- [PASSAGE GIVEN]
+--

Wednesday, 6 July 2016

ENglish - VinglisH!

Dear Students,
English Section in the exam is a section where some students score very well but others even fail to clear cut-off. Learning Grammar is really essential to score good marks. But, what happens is that students from various boards where lesser attention is paid on English language fail to apply grammar during the examination even if they know the rules. 

So, conclusion is that practicing in some interesting way so that the things remain intact in your mind is important. Keeping this in mind, we have launched this series of "ENglish - VinglisH". We have done enough for some common mistakes which we do while speaking, writing and communicating in English. Now we will discuss about the use of some basic words in English.
This is the sixth post of ENglish - VinglisH. Hope you people like it.

So, lets start now!!

1. “Could/would/should of”
This common mistake arises because the contracted form of “could have” – “could’ve” – sounds a bit like “could of" when you say it out loud. This mistake is made frequently across all three of these words.

Rules:


When people write “should of”, what they really mean is “should have”.
Written down, the shortened version of “should have” is “should’ve”.
“Should’ve” and “Should have” are both correct; the latter is more formal.

+--

- [EXERCISE BRIEF] Continue the English grammar post from its last sentence, keeping its tone and format.

- [INFORMATION SUPPLIED]
+--

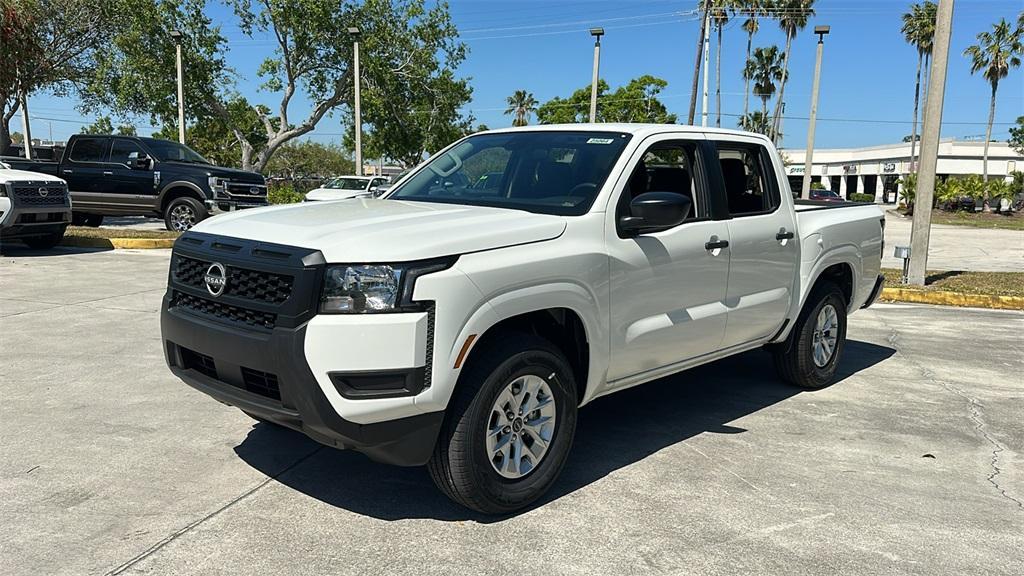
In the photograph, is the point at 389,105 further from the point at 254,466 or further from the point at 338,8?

+--

- [RESPONSE]
How not to do it:

  1. We could of gone there today
  2. I would of done it sooner
  3. You should of said

How to do it properly:
  1. We could’ve gone there today
  2. I would have done it sooner
  3. You should’ve said

2. There/their/they’re
We’ve met this one before, too; it’s another example of those pesky homophones – words that sound the same but have different meanings.

Rules:


Use “there” to refer to a place that isn’t here – “over there”.
We also use “there” to state something – “There are no cakes left.”
“Their” indicates possession – something belonging to them.
“They’re” is short for “they are”.

How not to do it:

  1. Their going to be here soon
  2. We should contact they’re agent
  3. Can we use there boat?
  4. Their is an argument that says

How to do it properly:
  1. They’re going to be here soon
  2. We should contact their agent
  3. Can we use their boat?
  4. There is an argument that says

3. Fewer/less
The fact that many people don’t know the difference between “fewer” and “less” is reflected in the number of supermarket checkout aisles designated for “10 items or less”. The mistake most people make is using “less” when they actually mean “fewer”, rather than the other way round.

Rules:

“Fewer” refers to items you can count individually.
“Less” refers to a commodity, such as sand or water, that you can’t count individually.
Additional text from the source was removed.